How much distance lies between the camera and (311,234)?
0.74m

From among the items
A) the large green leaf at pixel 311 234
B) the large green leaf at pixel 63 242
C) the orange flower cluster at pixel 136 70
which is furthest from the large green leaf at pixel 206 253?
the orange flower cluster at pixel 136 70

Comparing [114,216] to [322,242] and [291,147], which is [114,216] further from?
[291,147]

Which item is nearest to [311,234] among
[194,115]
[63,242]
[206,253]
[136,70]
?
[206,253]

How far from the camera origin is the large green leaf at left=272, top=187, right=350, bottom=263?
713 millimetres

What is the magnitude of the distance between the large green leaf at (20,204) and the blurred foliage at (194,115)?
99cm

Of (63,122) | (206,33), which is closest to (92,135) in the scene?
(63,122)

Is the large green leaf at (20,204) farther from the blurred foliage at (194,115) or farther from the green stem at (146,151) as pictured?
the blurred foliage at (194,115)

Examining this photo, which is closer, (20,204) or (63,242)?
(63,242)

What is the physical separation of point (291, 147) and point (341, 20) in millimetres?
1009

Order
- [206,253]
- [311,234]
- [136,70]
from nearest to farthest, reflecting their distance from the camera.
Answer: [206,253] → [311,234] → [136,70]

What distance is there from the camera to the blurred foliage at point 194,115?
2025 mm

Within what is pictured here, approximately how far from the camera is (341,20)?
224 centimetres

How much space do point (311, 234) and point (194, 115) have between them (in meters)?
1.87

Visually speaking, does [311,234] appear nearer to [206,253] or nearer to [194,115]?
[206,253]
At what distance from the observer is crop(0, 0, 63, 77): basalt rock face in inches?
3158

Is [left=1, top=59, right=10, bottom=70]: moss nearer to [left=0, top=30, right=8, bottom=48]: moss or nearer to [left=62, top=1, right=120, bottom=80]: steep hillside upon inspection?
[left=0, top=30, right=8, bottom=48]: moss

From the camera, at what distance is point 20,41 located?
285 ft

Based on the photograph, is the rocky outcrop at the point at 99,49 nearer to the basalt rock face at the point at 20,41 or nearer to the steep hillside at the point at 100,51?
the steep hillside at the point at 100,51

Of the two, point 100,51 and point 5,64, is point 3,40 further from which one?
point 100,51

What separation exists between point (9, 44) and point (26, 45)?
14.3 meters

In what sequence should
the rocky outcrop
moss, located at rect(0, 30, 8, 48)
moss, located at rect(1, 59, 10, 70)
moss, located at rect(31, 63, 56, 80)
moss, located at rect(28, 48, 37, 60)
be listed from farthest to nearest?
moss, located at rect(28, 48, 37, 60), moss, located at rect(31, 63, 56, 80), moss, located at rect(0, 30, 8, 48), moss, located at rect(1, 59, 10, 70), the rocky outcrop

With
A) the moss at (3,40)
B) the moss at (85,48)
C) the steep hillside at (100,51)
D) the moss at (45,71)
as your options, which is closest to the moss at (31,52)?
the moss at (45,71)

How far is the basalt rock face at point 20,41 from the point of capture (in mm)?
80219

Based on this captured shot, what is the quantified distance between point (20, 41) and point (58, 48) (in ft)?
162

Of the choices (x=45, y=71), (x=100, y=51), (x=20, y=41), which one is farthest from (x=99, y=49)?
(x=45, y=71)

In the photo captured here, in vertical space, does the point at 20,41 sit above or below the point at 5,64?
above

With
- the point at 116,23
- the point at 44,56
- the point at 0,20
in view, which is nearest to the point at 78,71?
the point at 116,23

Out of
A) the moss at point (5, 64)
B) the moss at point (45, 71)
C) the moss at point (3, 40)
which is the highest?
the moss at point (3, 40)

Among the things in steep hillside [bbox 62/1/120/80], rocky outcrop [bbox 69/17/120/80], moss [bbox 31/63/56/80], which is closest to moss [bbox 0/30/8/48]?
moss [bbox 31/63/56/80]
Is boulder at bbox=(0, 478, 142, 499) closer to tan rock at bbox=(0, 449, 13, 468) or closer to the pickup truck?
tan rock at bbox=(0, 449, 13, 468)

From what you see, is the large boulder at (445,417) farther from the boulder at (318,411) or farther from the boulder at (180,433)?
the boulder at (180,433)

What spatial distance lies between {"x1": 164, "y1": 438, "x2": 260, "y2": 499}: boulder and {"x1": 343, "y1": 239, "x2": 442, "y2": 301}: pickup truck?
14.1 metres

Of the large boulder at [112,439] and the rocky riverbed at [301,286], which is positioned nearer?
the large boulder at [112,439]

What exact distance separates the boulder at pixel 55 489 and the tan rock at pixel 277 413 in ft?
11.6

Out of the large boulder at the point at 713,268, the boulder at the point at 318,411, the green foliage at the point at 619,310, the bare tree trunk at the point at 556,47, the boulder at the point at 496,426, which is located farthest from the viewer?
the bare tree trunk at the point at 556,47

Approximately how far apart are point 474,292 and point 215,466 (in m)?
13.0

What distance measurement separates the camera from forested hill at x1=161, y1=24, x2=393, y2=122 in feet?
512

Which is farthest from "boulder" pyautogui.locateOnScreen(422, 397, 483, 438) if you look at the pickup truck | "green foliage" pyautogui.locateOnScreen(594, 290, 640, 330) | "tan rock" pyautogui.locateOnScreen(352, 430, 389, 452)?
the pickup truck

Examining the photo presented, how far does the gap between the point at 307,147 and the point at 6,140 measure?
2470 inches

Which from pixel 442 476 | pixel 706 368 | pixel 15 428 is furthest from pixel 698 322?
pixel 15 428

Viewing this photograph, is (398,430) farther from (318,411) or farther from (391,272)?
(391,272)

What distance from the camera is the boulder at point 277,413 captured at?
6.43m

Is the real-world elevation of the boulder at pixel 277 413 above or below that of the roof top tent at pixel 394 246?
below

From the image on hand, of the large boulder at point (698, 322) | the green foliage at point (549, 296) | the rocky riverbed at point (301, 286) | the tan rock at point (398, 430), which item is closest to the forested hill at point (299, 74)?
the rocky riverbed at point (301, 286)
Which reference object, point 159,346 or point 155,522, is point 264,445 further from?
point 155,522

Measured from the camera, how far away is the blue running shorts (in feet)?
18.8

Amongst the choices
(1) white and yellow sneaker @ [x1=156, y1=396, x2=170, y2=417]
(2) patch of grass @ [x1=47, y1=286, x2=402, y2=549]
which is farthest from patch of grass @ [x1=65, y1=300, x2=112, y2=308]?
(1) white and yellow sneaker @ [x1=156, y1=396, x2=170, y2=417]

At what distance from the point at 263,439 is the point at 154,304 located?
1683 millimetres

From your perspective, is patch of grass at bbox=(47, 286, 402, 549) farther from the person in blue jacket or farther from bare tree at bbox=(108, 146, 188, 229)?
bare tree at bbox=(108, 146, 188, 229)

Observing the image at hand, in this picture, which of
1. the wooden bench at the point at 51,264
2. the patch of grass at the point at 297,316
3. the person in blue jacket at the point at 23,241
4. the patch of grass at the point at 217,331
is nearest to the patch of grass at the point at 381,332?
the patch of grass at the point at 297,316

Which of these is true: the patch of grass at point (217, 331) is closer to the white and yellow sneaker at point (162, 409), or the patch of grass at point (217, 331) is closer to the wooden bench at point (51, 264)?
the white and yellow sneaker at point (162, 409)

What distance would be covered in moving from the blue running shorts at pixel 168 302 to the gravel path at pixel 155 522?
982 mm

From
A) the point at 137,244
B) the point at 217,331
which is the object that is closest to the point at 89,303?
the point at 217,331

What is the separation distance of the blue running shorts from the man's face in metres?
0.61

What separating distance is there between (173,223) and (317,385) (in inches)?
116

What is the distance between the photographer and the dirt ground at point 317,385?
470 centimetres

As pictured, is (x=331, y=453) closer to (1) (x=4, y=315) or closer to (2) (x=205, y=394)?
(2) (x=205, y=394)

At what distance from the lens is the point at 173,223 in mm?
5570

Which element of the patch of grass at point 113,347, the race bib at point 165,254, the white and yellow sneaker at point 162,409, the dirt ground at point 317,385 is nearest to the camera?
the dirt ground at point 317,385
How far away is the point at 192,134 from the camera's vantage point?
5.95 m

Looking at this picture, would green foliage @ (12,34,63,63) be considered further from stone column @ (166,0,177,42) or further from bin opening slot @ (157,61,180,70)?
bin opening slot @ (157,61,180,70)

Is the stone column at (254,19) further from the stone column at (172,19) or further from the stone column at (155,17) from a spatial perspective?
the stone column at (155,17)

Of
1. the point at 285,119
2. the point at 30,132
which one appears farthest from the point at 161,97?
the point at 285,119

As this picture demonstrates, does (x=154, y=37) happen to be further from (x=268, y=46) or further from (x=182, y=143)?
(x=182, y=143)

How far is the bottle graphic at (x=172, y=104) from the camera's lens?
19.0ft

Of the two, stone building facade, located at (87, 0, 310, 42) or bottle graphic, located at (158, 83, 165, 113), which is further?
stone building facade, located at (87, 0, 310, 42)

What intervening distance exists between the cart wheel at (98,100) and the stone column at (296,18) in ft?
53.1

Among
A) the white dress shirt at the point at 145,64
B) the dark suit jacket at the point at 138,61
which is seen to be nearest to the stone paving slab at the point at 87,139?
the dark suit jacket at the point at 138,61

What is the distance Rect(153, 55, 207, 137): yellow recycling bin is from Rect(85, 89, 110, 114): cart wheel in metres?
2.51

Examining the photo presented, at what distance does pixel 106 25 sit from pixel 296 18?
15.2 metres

→ Work to do: Format the records from their first line up to and including the line with "224 centimetres" as a JSON list of strings, one string per line, with blank lines left out.

→ Exercise solution:
[
  "How much distance lies between the camera and (311,234)?",
  "0.74m",
  "From among the items",
  "A) the large green leaf at pixel 311 234",
  "B) the large green leaf at pixel 63 242",
  "C) the orange flower cluster at pixel 136 70",
  "which is furthest from the large green leaf at pixel 206 253?",
  "the orange flower cluster at pixel 136 70",
  "Comparing [114,216] to [322,242] and [291,147], which is [114,216] further from?",
  "[291,147]",
  "Which item is nearest to [311,234] among",
  "[194,115]",
  "[63,242]",
  "[206,253]",
  "[136,70]",
  "?",
  "[206,253]",
  "How far from the camera origin is the large green leaf at left=272, top=187, right=350, bottom=263?",
  "713 millimetres",
  "What is the magnitude of the distance between the large green leaf at (20,204) and the blurred foliage at (194,115)?",
  "99cm",
  "Of (63,122) | (206,33), which is closest to (92,135) in the scene?",
  "(63,122)",
  "Is the large green leaf at (20,204) farther from the blurred foliage at (194,115) or farther from the green stem at (146,151) as pictured?",
  "the blurred foliage at (194,115)",
  "Examining this photo, which is closer, (20,204) or (63,242)?",
  "(63,242)",
  "What is the physical separation of point (291, 147) and point (341, 20) in millimetres?",
  "1009",
  "Order",
  "- [206,253]",
  "- [311,234]",
  "- [136,70]",
  "from nearest to farthest, reflecting their distance from the camera.",
  "Answer: [206,253] → [311,234] → [136,70]",
  "What distance is there from the camera to the blurred foliage at point 194,115?",
  "2025 mm",
  "Within what is pictured here, approximately how far from the camera is (341,20)?",
  "224 centimetres"
]